> **Consigne 1**: Veuillez recopier mot pour mot, dans le texte sur le tsunami du lac Léman, tout le passage allant de « Mais une équipe » jusqu'à « personnes furent tuées. ».
> **Consigne 2**: D'après le texte sur le tsunami du lac Léman, quel phénomène a déclenché la vague géante de l'an 563 ?

> **Extrait du texte**:
——

Geneva
© InconnuGenève et la lac Léman
Privée de façade maritime mais possédant de nombreux lacs, la Suisse n'est pas à l'abri d'un tsunami, comme le prouve la vague catastrophique qui a balayé le lac Léman en l'an 563, documentée dans un article publié dimanche par la revue scientifique Nature Geoscience.

Les tsunamis, souvent associés à des séismes importants, sont particulièrement redoutés sur les côtes maritimes, après les drames qui ont frappé l'Indonésie en 2004 ou le Japon en 2011.

Mais une équipe de l'Université de Genève montre que des régions enclavées dans les terres, sans risque de séisme majeur, ne sont pas à l'abri de leurs effets destructeurs.

La catastrophe du Tauredunum

Ainsi en l'an 563, une vague géante a ravagé les rives du lac Léman, le plus grand lac naturel d'Europe de l'Ouest, situé entre la Suisse et la France. Un événement connu sous le nom de catastrophe du Tauredunum.

Deux récits historiques décrivent ce tsunami meurtrier, généré par un éboulement dans la montagne en Valais, à plus de 70 kilomètres de Genève, là où le Rhône entre dans le lac Léman. Il a inondé la rive, emportant villages, troupeaux et habitants, détruisant le pont de Genève et pénétrant dans la ville où plusieurs personnes furent tuées.

——

> **Extrait des données**:
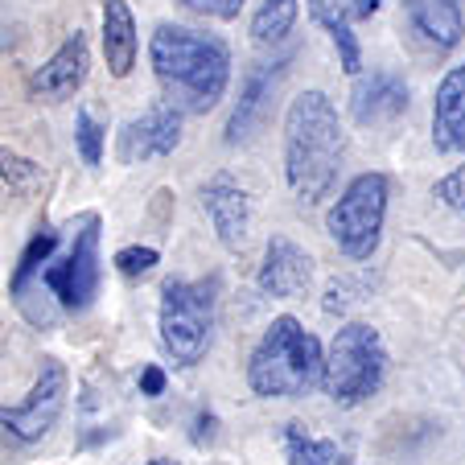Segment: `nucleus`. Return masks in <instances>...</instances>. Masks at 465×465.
Here are the masks:
<instances>
[{"mask_svg": "<svg viewBox=\"0 0 465 465\" xmlns=\"http://www.w3.org/2000/svg\"><path fill=\"white\" fill-rule=\"evenodd\" d=\"M346 161V128L325 91H301L284 115V177L301 206H317L334 190Z\"/></svg>", "mask_w": 465, "mask_h": 465, "instance_id": "nucleus-1", "label": "nucleus"}, {"mask_svg": "<svg viewBox=\"0 0 465 465\" xmlns=\"http://www.w3.org/2000/svg\"><path fill=\"white\" fill-rule=\"evenodd\" d=\"M149 62L165 99L190 115H206L227 95L231 50L219 37L193 34L182 25H157L149 42Z\"/></svg>", "mask_w": 465, "mask_h": 465, "instance_id": "nucleus-2", "label": "nucleus"}, {"mask_svg": "<svg viewBox=\"0 0 465 465\" xmlns=\"http://www.w3.org/2000/svg\"><path fill=\"white\" fill-rule=\"evenodd\" d=\"M325 379L322 342L297 317H272L247 359V383L263 400H301Z\"/></svg>", "mask_w": 465, "mask_h": 465, "instance_id": "nucleus-3", "label": "nucleus"}, {"mask_svg": "<svg viewBox=\"0 0 465 465\" xmlns=\"http://www.w3.org/2000/svg\"><path fill=\"white\" fill-rule=\"evenodd\" d=\"M383 375L387 346L379 338V330L367 322H346L330 342V354H325V395L338 408H359L383 387Z\"/></svg>", "mask_w": 465, "mask_h": 465, "instance_id": "nucleus-4", "label": "nucleus"}, {"mask_svg": "<svg viewBox=\"0 0 465 465\" xmlns=\"http://www.w3.org/2000/svg\"><path fill=\"white\" fill-rule=\"evenodd\" d=\"M214 313H219V281H165L161 289V342L177 362H203L214 342Z\"/></svg>", "mask_w": 465, "mask_h": 465, "instance_id": "nucleus-5", "label": "nucleus"}, {"mask_svg": "<svg viewBox=\"0 0 465 465\" xmlns=\"http://www.w3.org/2000/svg\"><path fill=\"white\" fill-rule=\"evenodd\" d=\"M387 198H391V182L383 173H359L342 190L330 214H325V231L338 243L346 260H371L383 239V219H387Z\"/></svg>", "mask_w": 465, "mask_h": 465, "instance_id": "nucleus-6", "label": "nucleus"}, {"mask_svg": "<svg viewBox=\"0 0 465 465\" xmlns=\"http://www.w3.org/2000/svg\"><path fill=\"white\" fill-rule=\"evenodd\" d=\"M66 395H71V375L58 359H45L37 371L34 387L21 404L0 408V440L9 449H34L42 445L54 432L62 408H66Z\"/></svg>", "mask_w": 465, "mask_h": 465, "instance_id": "nucleus-7", "label": "nucleus"}, {"mask_svg": "<svg viewBox=\"0 0 465 465\" xmlns=\"http://www.w3.org/2000/svg\"><path fill=\"white\" fill-rule=\"evenodd\" d=\"M99 281H104V260H99V214H83L79 231L71 239V252L62 260L45 263L42 268V284L58 297L62 309L83 313L95 301Z\"/></svg>", "mask_w": 465, "mask_h": 465, "instance_id": "nucleus-8", "label": "nucleus"}, {"mask_svg": "<svg viewBox=\"0 0 465 465\" xmlns=\"http://www.w3.org/2000/svg\"><path fill=\"white\" fill-rule=\"evenodd\" d=\"M177 144H182V107L165 99V104H153L149 112L124 124L115 157H120V165H141L153 157H169Z\"/></svg>", "mask_w": 465, "mask_h": 465, "instance_id": "nucleus-9", "label": "nucleus"}, {"mask_svg": "<svg viewBox=\"0 0 465 465\" xmlns=\"http://www.w3.org/2000/svg\"><path fill=\"white\" fill-rule=\"evenodd\" d=\"M255 284H260L263 297H276V301L301 297V292H309V284H313V255L301 243H292L289 235H272Z\"/></svg>", "mask_w": 465, "mask_h": 465, "instance_id": "nucleus-10", "label": "nucleus"}, {"mask_svg": "<svg viewBox=\"0 0 465 465\" xmlns=\"http://www.w3.org/2000/svg\"><path fill=\"white\" fill-rule=\"evenodd\" d=\"M203 211L227 252H239V247L247 243V231H252V198H247V190L231 173H214L211 182L203 185Z\"/></svg>", "mask_w": 465, "mask_h": 465, "instance_id": "nucleus-11", "label": "nucleus"}, {"mask_svg": "<svg viewBox=\"0 0 465 465\" xmlns=\"http://www.w3.org/2000/svg\"><path fill=\"white\" fill-rule=\"evenodd\" d=\"M87 71H91V45L83 34H74L54 50L50 62H42V66L29 74V95L50 99V104L71 99L74 91L87 83Z\"/></svg>", "mask_w": 465, "mask_h": 465, "instance_id": "nucleus-12", "label": "nucleus"}, {"mask_svg": "<svg viewBox=\"0 0 465 465\" xmlns=\"http://www.w3.org/2000/svg\"><path fill=\"white\" fill-rule=\"evenodd\" d=\"M289 62H292V54H284V58H276V62H255L252 71H247L243 91H239V104L227 120V144L247 141V136L263 124V112H268V104H272V91L281 87Z\"/></svg>", "mask_w": 465, "mask_h": 465, "instance_id": "nucleus-13", "label": "nucleus"}, {"mask_svg": "<svg viewBox=\"0 0 465 465\" xmlns=\"http://www.w3.org/2000/svg\"><path fill=\"white\" fill-rule=\"evenodd\" d=\"M465 0H404L408 29L416 42H424L432 54H449L461 45L465 37Z\"/></svg>", "mask_w": 465, "mask_h": 465, "instance_id": "nucleus-14", "label": "nucleus"}, {"mask_svg": "<svg viewBox=\"0 0 465 465\" xmlns=\"http://www.w3.org/2000/svg\"><path fill=\"white\" fill-rule=\"evenodd\" d=\"M432 144L437 153L465 157V62L449 66L432 99Z\"/></svg>", "mask_w": 465, "mask_h": 465, "instance_id": "nucleus-15", "label": "nucleus"}, {"mask_svg": "<svg viewBox=\"0 0 465 465\" xmlns=\"http://www.w3.org/2000/svg\"><path fill=\"white\" fill-rule=\"evenodd\" d=\"M408 104H412V91L391 71H375L351 95V112L359 124H391L408 112Z\"/></svg>", "mask_w": 465, "mask_h": 465, "instance_id": "nucleus-16", "label": "nucleus"}, {"mask_svg": "<svg viewBox=\"0 0 465 465\" xmlns=\"http://www.w3.org/2000/svg\"><path fill=\"white\" fill-rule=\"evenodd\" d=\"M104 58L115 79H128L136 66V17L128 0H104Z\"/></svg>", "mask_w": 465, "mask_h": 465, "instance_id": "nucleus-17", "label": "nucleus"}, {"mask_svg": "<svg viewBox=\"0 0 465 465\" xmlns=\"http://www.w3.org/2000/svg\"><path fill=\"white\" fill-rule=\"evenodd\" d=\"M313 17H317V25L330 34V42H334L342 71L359 74L362 71V50H359V37L351 34V13L338 9V0H313Z\"/></svg>", "mask_w": 465, "mask_h": 465, "instance_id": "nucleus-18", "label": "nucleus"}, {"mask_svg": "<svg viewBox=\"0 0 465 465\" xmlns=\"http://www.w3.org/2000/svg\"><path fill=\"white\" fill-rule=\"evenodd\" d=\"M284 457H289V465H346L351 461V453L338 440L313 437L305 424H289L284 429Z\"/></svg>", "mask_w": 465, "mask_h": 465, "instance_id": "nucleus-19", "label": "nucleus"}, {"mask_svg": "<svg viewBox=\"0 0 465 465\" xmlns=\"http://www.w3.org/2000/svg\"><path fill=\"white\" fill-rule=\"evenodd\" d=\"M301 17V0H260L252 17V42L255 45H281L292 34Z\"/></svg>", "mask_w": 465, "mask_h": 465, "instance_id": "nucleus-20", "label": "nucleus"}, {"mask_svg": "<svg viewBox=\"0 0 465 465\" xmlns=\"http://www.w3.org/2000/svg\"><path fill=\"white\" fill-rule=\"evenodd\" d=\"M58 243H62L58 231H42V235L29 239V247L21 252V260H17V272H13V281H9L13 297H21V292H25V284L42 272L45 263H50V255H54V247H58Z\"/></svg>", "mask_w": 465, "mask_h": 465, "instance_id": "nucleus-21", "label": "nucleus"}, {"mask_svg": "<svg viewBox=\"0 0 465 465\" xmlns=\"http://www.w3.org/2000/svg\"><path fill=\"white\" fill-rule=\"evenodd\" d=\"M74 141H79V153L87 165H99V161H104V128H99V120L91 115V107H79V112H74Z\"/></svg>", "mask_w": 465, "mask_h": 465, "instance_id": "nucleus-22", "label": "nucleus"}, {"mask_svg": "<svg viewBox=\"0 0 465 465\" xmlns=\"http://www.w3.org/2000/svg\"><path fill=\"white\" fill-rule=\"evenodd\" d=\"M0 177H5L9 185H17V190H29V185L42 177V169H37V161L21 157V153L0 149Z\"/></svg>", "mask_w": 465, "mask_h": 465, "instance_id": "nucleus-23", "label": "nucleus"}, {"mask_svg": "<svg viewBox=\"0 0 465 465\" xmlns=\"http://www.w3.org/2000/svg\"><path fill=\"white\" fill-rule=\"evenodd\" d=\"M157 247H120L115 252V272L120 276H144L157 268Z\"/></svg>", "mask_w": 465, "mask_h": 465, "instance_id": "nucleus-24", "label": "nucleus"}, {"mask_svg": "<svg viewBox=\"0 0 465 465\" xmlns=\"http://www.w3.org/2000/svg\"><path fill=\"white\" fill-rule=\"evenodd\" d=\"M437 198L449 206V211L465 214V165H457L449 177H440V182H437Z\"/></svg>", "mask_w": 465, "mask_h": 465, "instance_id": "nucleus-25", "label": "nucleus"}, {"mask_svg": "<svg viewBox=\"0 0 465 465\" xmlns=\"http://www.w3.org/2000/svg\"><path fill=\"white\" fill-rule=\"evenodd\" d=\"M243 5L247 0H185V9L203 13V17H214V21H235Z\"/></svg>", "mask_w": 465, "mask_h": 465, "instance_id": "nucleus-26", "label": "nucleus"}, {"mask_svg": "<svg viewBox=\"0 0 465 465\" xmlns=\"http://www.w3.org/2000/svg\"><path fill=\"white\" fill-rule=\"evenodd\" d=\"M165 391V371L161 367H144L141 371V395H161Z\"/></svg>", "mask_w": 465, "mask_h": 465, "instance_id": "nucleus-27", "label": "nucleus"}, {"mask_svg": "<svg viewBox=\"0 0 465 465\" xmlns=\"http://www.w3.org/2000/svg\"><path fill=\"white\" fill-rule=\"evenodd\" d=\"M342 9L351 13L354 21H367V17H375L379 13V0H342Z\"/></svg>", "mask_w": 465, "mask_h": 465, "instance_id": "nucleus-28", "label": "nucleus"}, {"mask_svg": "<svg viewBox=\"0 0 465 465\" xmlns=\"http://www.w3.org/2000/svg\"><path fill=\"white\" fill-rule=\"evenodd\" d=\"M144 465H177V461H169V457H153V461H144Z\"/></svg>", "mask_w": 465, "mask_h": 465, "instance_id": "nucleus-29", "label": "nucleus"}]
</instances>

——

> **Corrigé détaillé 1**:
Mais une équipe de l'Université de Genève montre que des régions enclavées dans les terres, sans risque de séisme majeur, ne sont pas à l'abri de leurs effets destructeurs.

La catastrophe du Tauredunum

Ainsi en l'an 563, une vague géante a ravagé les rives du lac Léman, le plus grand lac naturel d'Europe de l'Ouest, situé entre la Suisse et la France. Un événement connu sous le nom de catastrophe du Tauredunum.

Deux récits historiques décrivent ce tsunami meurtrier, généré par un éboulement dans la montagne en Valais, à plus de 70 kilomètres de Genève, là où le Rhône entre dans le lac Léman. Il a inondé la rive, emportant villages, troupeaux et habitants, détruisant le pont de Genève et pénétrant dans la ville où plusieurs personnes furent tuées.

> **Corrigé détaillé 2**: Un éboulement dans la montagne en Valais, à plus de 70 kilomètres de Genève.